Furthermore some of Pritichar's other "race" work uses huge categories, such as Europeans and Asians west of the Himalayas. With such massive groupsyou can make just about any "race" you want to. But curiously, the line is drawn much more narrowly when it comes to Africa. There, only certain "true" sub-Saharan groups are lumped together. Subsaharan sounds neutral but too often certain groups geographically sub-saharan somehow "disappear" into other categories.

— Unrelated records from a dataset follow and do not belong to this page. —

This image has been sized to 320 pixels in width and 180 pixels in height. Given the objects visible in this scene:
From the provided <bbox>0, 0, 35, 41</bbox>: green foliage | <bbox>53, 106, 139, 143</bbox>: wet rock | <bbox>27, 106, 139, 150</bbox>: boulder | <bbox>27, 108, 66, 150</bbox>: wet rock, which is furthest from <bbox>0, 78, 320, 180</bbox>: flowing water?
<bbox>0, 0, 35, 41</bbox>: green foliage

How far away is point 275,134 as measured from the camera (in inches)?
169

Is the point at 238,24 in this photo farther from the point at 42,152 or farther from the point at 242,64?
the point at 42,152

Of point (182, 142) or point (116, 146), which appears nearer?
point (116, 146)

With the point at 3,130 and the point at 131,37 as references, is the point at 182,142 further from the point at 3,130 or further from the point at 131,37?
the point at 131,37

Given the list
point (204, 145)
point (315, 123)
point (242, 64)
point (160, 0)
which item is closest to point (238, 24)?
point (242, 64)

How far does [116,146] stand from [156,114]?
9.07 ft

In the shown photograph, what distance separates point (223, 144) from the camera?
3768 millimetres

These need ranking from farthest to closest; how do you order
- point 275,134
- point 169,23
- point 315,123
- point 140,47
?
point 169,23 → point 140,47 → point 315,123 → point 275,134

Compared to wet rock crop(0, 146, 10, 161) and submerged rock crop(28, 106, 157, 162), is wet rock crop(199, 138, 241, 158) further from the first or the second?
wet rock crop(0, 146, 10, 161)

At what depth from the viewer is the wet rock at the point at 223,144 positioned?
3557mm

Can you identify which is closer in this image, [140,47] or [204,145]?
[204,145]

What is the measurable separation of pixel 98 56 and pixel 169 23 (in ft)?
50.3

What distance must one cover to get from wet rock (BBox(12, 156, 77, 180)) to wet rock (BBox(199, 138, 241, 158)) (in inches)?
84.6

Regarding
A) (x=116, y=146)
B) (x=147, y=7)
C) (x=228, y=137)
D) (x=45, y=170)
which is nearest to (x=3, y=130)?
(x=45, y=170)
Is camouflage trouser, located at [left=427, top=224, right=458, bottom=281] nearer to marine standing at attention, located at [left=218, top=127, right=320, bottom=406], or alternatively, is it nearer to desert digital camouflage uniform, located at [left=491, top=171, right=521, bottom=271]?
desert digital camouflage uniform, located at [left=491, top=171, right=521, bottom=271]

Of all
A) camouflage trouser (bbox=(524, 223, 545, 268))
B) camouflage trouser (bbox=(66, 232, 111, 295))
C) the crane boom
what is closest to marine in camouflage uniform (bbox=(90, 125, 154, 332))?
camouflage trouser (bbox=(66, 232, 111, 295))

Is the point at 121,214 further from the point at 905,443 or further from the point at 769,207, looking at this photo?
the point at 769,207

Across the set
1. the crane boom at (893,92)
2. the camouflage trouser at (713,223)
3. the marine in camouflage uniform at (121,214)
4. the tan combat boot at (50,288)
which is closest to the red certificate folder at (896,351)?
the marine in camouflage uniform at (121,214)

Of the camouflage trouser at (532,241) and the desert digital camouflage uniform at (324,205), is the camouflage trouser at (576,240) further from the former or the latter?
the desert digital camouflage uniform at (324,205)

Zarahan, you are correct. Unfortunately people like Cylde and Assopen are too stupid to realize that genetic studies or the whole field of genetics is NOT the issue but how some people interpret these genetic studies! It's a well known fact that no matter how valid a science certain individuals will still carry their biases even in the form of racial baggage along into that science. In the yesteryears it was physical anthropology in the form of crania where people tried to turn certain African skulls not only in North African but even Sub-Sahara into 'caucasoid'. Today there people who try to do the same thing only using genetic haplotypes. Those who are well versed in the field like Rasol or those well versed in logical and scientific thinking in general like you and myself can't be fooled it's just ignorant ones (whom I mentioned earlier) that can be fooled.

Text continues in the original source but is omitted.